● Document section:
== Segment start ==

New York Times columnist Thomas Friedman and National Center of Education and the Economy President Marc Tucker painted a bleak picture of America's future at a promotional event in Washington, D.C., yesterday.
"Average is officially over," declared Friedman, who was promoting his new book That Used to Be Us: How America Fell Behind in the World It Invented and How We Can Come Back.
"We are in the worst kind of decline—a slow decline," he said. "It's just slow enough for us to think that we're not in a decline, or that it's reversible."
Friedman said the "connected" world he described in his 2005 book The World Is Flat has become "hyperconnected."
"When I was out saying the world is flat, Facebook wasn't in it, Twitter was still a sound, the cloud was still in the sky, 4G was a parking place, LinkedIn was a prison, and, for most people, Skype was a typo," he said. "That all happened in six years."
As technology advances, jobs are being outsourced and automated. People without a college education or technical skills are being increasingly squeezed out of the jobs market, Friedman said. America needs to rapidly educate its lowest-performing students.
"We have so many people in our urban centers who are way below average. In a world where middle jobs have been crushed, there is nothing for them," Friedman said. "If you do not have a high school degree that allows you to get through college without significant remediation, there is literally nothing for you."
Both Friedman and Tucker, who recently authored the book Surpassing Shanghai: An Agenda for American Education Built on the World's Leading Systems, said that United States workers are becoming increasingly ordinary and expendable in a world that demands innovation and creativity.
"Why should global employers pay more to our people at any given skill level than they will pay elsewhere in the world for the same skills?" Tucker asked. "The answer, my friends, is: They will not."
America has to educate its people to be more highly educated, and quickly, Friedman said. In addition to the "three R's," they need "communication, collaboration, and creativity" skills. A New York Times columnist, he said, has gone from having to beat seven daily newspaper competitors to having to beat 70 million worldwide bloggers, tweeters, and writers.

== Segment end ==

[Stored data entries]
== Segment start ==

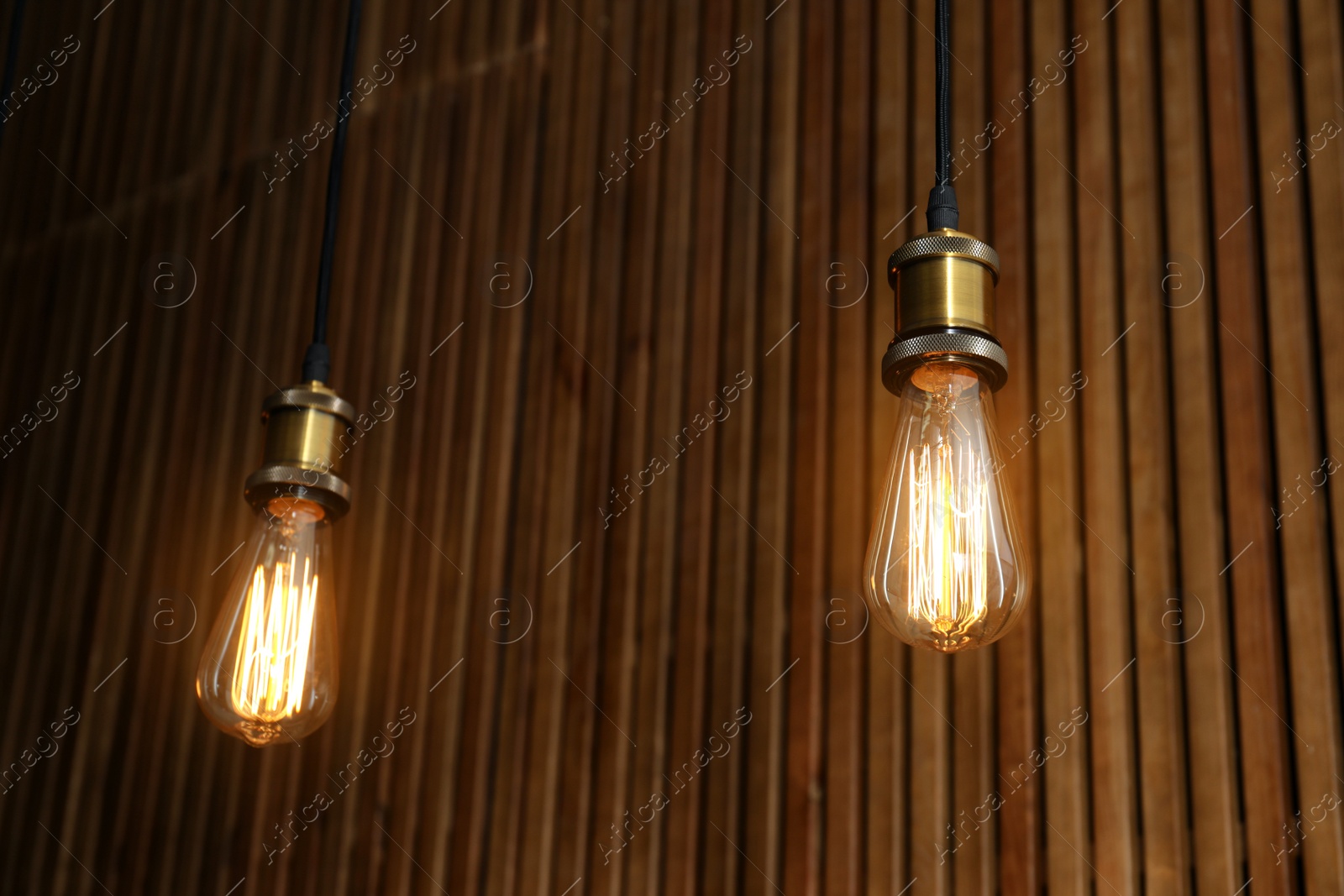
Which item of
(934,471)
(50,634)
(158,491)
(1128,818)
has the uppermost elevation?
(158,491)

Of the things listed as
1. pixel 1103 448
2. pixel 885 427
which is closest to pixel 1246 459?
pixel 1103 448

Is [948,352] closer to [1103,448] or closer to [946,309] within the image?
[946,309]

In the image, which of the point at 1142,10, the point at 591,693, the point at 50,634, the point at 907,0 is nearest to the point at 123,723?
the point at 50,634

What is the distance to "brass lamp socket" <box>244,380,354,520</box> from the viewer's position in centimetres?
146

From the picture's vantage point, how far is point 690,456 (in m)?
1.98

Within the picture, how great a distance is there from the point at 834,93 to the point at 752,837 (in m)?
1.07

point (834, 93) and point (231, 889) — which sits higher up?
point (834, 93)

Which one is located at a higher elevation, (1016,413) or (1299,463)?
(1016,413)

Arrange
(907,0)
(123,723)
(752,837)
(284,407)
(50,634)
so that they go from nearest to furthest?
1. (284,407)
2. (752,837)
3. (907,0)
4. (123,723)
5. (50,634)

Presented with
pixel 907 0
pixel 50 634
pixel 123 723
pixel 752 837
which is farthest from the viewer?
pixel 50 634

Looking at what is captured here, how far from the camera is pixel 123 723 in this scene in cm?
233

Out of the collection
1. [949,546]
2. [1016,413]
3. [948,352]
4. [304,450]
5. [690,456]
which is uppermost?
[690,456]

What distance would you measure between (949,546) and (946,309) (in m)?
0.21

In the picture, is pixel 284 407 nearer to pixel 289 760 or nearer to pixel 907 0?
pixel 289 760
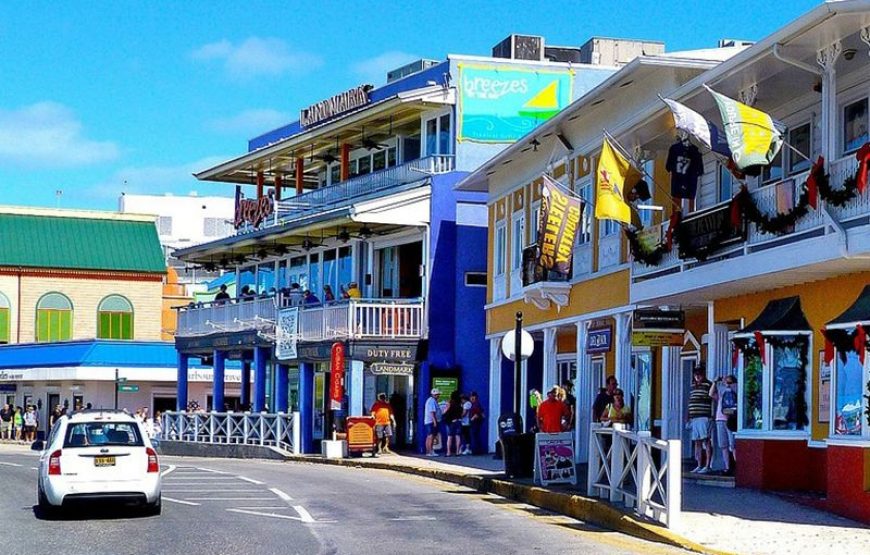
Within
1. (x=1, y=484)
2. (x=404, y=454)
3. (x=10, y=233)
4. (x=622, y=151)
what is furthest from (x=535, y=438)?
(x=10, y=233)

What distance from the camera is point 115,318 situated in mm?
75500

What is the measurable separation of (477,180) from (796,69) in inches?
743

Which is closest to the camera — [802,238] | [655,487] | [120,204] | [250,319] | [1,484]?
[655,487]

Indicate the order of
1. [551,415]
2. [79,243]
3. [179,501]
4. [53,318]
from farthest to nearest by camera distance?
[79,243]
[53,318]
[551,415]
[179,501]

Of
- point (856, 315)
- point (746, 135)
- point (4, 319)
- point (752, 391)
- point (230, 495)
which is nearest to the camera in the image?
point (856, 315)

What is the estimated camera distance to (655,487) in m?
18.5

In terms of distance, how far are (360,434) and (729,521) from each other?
21.0 meters

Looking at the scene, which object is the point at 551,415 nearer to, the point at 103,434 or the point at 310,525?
the point at 310,525

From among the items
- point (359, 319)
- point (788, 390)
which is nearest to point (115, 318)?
point (359, 319)

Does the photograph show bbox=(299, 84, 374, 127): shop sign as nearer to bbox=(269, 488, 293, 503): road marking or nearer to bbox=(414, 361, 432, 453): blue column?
bbox=(414, 361, 432, 453): blue column

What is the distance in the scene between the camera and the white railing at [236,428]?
4375cm

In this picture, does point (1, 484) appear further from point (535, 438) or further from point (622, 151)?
point (622, 151)

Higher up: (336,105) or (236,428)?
(336,105)

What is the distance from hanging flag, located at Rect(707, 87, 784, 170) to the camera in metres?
20.4
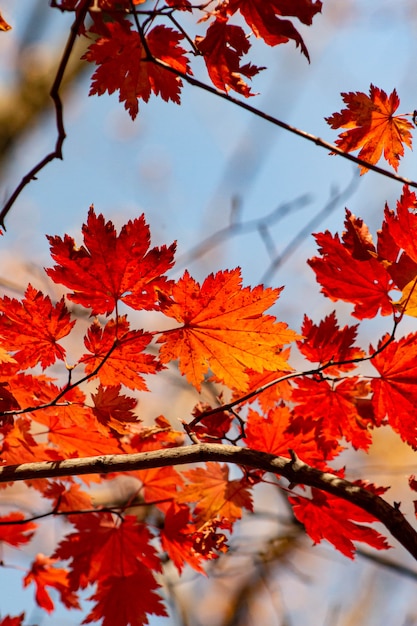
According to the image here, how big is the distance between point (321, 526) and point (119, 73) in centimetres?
104

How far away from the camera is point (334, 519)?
132cm

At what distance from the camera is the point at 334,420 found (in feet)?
4.63

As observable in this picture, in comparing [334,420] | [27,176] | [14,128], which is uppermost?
[14,128]

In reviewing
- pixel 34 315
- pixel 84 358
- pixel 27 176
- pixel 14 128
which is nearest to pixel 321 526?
pixel 84 358

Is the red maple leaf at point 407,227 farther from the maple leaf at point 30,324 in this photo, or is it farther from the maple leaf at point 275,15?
the maple leaf at point 30,324

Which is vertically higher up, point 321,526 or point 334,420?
point 334,420

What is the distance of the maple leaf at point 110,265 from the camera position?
118 cm

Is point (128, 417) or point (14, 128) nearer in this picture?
point (128, 417)

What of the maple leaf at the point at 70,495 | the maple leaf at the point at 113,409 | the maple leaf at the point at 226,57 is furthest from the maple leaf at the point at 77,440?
the maple leaf at the point at 226,57

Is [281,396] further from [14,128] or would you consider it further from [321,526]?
[14,128]

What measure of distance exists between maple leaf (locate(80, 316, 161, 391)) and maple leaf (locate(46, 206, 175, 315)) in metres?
0.05

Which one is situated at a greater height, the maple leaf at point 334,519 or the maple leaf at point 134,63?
the maple leaf at point 134,63

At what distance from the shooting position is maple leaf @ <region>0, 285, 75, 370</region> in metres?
1.21

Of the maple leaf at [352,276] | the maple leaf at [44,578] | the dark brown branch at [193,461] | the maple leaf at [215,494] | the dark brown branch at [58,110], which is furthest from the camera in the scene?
the maple leaf at [44,578]
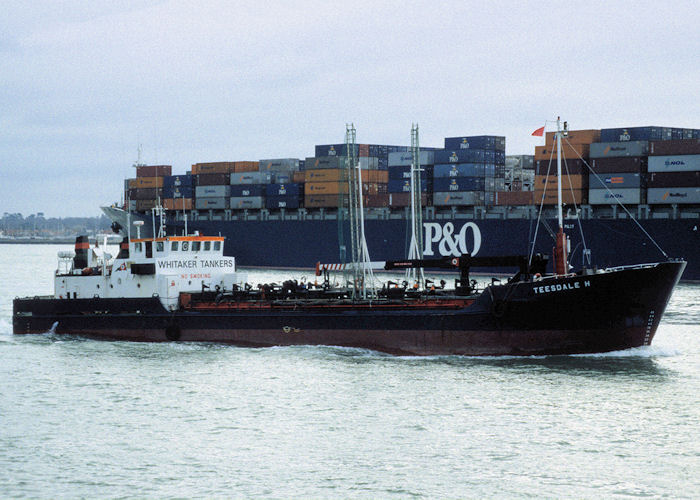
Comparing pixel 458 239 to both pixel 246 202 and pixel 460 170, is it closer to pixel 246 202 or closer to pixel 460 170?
pixel 460 170

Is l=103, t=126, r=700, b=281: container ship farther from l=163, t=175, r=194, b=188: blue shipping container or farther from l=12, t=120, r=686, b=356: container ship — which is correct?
l=12, t=120, r=686, b=356: container ship

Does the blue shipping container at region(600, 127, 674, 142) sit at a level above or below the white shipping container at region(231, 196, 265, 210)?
above

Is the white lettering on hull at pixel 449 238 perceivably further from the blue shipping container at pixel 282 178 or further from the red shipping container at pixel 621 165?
the blue shipping container at pixel 282 178

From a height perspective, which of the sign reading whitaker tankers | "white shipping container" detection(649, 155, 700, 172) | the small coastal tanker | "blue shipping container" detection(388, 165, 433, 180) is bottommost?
the small coastal tanker

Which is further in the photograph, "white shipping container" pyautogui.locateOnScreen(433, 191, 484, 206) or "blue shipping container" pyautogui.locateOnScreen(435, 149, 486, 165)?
"white shipping container" pyautogui.locateOnScreen(433, 191, 484, 206)

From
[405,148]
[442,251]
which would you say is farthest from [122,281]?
[405,148]

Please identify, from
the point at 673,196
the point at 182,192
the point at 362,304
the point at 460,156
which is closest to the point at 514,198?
the point at 460,156

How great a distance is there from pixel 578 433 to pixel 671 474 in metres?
2.59

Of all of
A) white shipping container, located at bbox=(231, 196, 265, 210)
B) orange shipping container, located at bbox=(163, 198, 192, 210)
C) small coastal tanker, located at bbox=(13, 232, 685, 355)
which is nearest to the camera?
small coastal tanker, located at bbox=(13, 232, 685, 355)

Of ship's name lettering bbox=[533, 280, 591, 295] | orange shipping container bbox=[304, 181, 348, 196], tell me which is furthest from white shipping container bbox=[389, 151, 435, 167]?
ship's name lettering bbox=[533, 280, 591, 295]

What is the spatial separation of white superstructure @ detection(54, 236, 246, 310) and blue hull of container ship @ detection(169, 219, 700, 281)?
1578cm

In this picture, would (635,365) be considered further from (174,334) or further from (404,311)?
(174,334)

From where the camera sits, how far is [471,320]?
84.4ft

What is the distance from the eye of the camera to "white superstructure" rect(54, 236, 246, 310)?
98.9ft
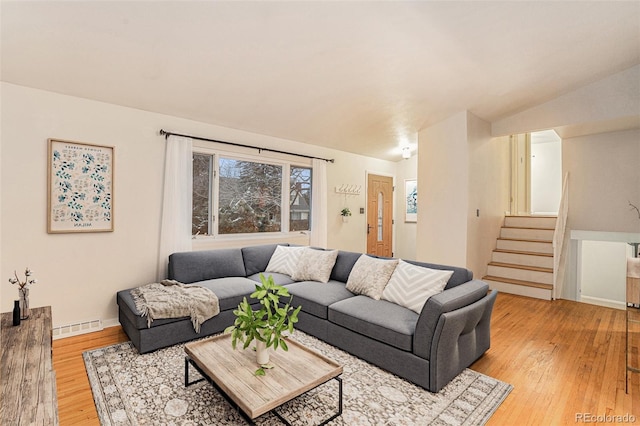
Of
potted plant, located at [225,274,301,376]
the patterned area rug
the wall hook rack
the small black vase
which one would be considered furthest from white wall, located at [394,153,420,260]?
the small black vase

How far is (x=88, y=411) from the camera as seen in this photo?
1.99 m

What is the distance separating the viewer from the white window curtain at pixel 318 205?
5242mm

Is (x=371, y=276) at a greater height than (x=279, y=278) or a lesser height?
greater

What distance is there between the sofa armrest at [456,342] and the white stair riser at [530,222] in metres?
3.94

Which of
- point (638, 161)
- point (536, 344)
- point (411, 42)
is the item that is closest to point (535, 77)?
point (411, 42)

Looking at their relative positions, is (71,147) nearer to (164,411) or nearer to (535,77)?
(164,411)

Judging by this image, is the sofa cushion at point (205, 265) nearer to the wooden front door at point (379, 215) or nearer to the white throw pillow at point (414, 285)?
the white throw pillow at point (414, 285)

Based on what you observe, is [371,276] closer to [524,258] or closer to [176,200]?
[176,200]

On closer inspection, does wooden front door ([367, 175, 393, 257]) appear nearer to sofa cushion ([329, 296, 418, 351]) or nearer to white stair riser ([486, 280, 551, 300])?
white stair riser ([486, 280, 551, 300])

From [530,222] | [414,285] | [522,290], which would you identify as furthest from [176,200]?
[530,222]

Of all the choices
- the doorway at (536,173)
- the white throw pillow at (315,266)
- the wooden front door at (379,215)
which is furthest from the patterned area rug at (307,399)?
the doorway at (536,173)

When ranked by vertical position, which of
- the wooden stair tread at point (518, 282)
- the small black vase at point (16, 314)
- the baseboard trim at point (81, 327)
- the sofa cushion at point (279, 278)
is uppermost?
the small black vase at point (16, 314)

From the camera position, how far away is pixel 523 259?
528cm

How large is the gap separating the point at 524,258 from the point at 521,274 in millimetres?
356
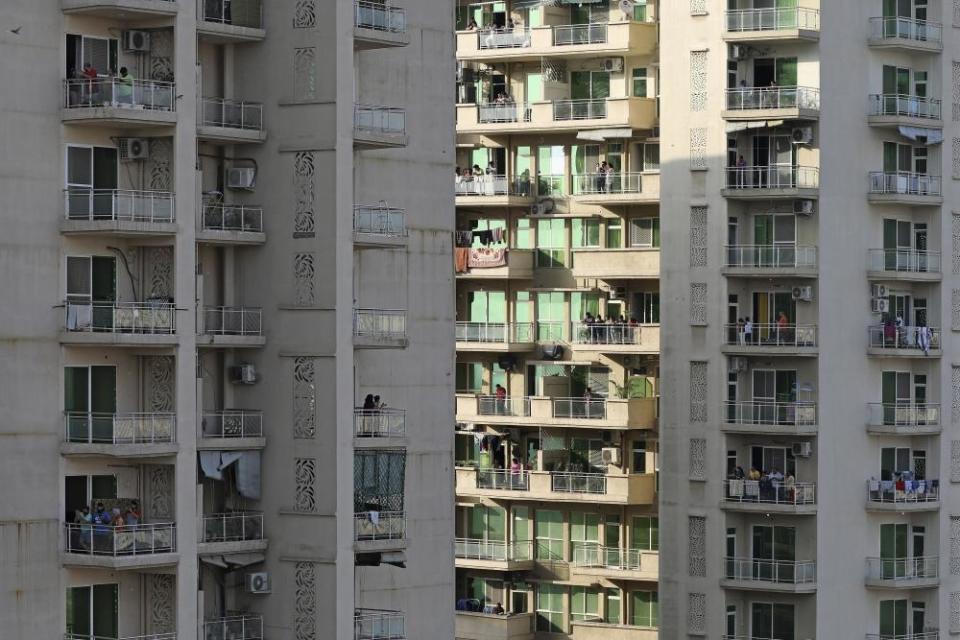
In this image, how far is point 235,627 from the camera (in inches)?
2739

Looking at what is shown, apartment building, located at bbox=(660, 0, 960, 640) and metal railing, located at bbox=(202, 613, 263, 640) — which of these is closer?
metal railing, located at bbox=(202, 613, 263, 640)

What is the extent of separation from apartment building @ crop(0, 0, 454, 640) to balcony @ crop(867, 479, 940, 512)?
2064 cm

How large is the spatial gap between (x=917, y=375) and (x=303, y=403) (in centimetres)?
3017

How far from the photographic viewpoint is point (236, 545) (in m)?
69.3

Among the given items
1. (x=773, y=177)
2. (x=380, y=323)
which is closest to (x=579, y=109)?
(x=773, y=177)

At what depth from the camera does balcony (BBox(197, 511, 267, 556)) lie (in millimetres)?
68938

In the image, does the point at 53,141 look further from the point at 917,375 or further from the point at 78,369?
the point at 917,375

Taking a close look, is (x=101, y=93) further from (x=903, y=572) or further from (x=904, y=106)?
(x=903, y=572)

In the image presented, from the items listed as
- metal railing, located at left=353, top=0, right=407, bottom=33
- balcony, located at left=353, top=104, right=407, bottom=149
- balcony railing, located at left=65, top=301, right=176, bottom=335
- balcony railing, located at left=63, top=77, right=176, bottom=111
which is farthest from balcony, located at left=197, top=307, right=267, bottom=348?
metal railing, located at left=353, top=0, right=407, bottom=33

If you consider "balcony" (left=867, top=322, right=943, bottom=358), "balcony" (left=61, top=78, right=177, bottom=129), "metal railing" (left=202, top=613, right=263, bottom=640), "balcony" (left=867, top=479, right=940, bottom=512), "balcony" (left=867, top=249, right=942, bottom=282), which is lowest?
"metal railing" (left=202, top=613, right=263, bottom=640)

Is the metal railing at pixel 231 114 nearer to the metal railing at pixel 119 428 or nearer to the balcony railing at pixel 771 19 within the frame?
the metal railing at pixel 119 428

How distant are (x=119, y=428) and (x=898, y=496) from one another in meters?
33.4

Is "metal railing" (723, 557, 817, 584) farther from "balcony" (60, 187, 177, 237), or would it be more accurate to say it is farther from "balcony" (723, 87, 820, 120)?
"balcony" (60, 187, 177, 237)

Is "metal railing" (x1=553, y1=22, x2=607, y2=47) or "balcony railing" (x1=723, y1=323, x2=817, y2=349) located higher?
"metal railing" (x1=553, y1=22, x2=607, y2=47)
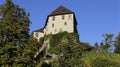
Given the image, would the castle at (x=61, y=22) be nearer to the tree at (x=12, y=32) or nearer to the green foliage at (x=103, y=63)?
the green foliage at (x=103, y=63)

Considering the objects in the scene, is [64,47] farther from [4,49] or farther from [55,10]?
[55,10]

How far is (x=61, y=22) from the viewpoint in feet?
263

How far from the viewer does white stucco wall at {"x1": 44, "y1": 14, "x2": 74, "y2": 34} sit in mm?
78625

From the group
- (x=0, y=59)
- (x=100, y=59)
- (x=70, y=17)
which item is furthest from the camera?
(x=70, y=17)

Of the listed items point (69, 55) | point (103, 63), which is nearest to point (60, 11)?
point (103, 63)

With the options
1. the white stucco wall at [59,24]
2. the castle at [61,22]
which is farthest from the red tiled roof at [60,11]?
the white stucco wall at [59,24]

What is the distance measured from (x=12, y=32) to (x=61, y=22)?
40.8 meters

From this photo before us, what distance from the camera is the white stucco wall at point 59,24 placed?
78.6 metres

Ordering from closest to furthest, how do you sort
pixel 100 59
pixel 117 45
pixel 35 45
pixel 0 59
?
pixel 0 59, pixel 35 45, pixel 100 59, pixel 117 45

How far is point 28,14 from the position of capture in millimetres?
42750

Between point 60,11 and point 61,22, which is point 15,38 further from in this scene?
point 60,11

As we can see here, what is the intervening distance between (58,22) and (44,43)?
844 centimetres

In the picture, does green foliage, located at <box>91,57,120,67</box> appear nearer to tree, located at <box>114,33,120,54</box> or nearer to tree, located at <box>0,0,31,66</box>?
tree, located at <box>0,0,31,66</box>

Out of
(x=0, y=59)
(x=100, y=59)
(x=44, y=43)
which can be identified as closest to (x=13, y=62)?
(x=0, y=59)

== Segment end ==

Carry on the article about the Washington event where Friedman and Tucker spoke on American decline and education, picking up from its last sentence. These rows have no connection to the article above.

● Task answer:
If the United States doesn't "invent the future faster than [its] competitors," Tucker said, "we are going to be poor."
The way forward, Tucker said, is education reform. But it's mostly bad news on that front as well.
"We are in the grips of a reform agenda that has virtually nothing in common with the agenda being pursued by countries with the most successful education systems. This is a stunning reality," he told the crowd at the Swedish Embassy. Sweden, perhaps ironically, is one of the countries that far outpaces America on international exams.
He added: "We are pursuing ideas that are virtually ignored by the people who are beating the pants off us every single day."
In America, vicious battles between unions and government lead the public to have poor perceptions of teachers. In the best-performing countries, starting teacher wages rival those of entry-level engineers, and teaching is a highly-regarded job that competes with professions such as medicine and law. In the United States, large numbers of classes are taught by teachers not certified to teach those subjects, and requirements to enter the profession are often waived due to shortages, something Tucker said is "inconceivable" in other countries.
"This country is now, in my view, in a vicious cycle with regards to teacher quality," he said. "I think that will condemn us for years to come."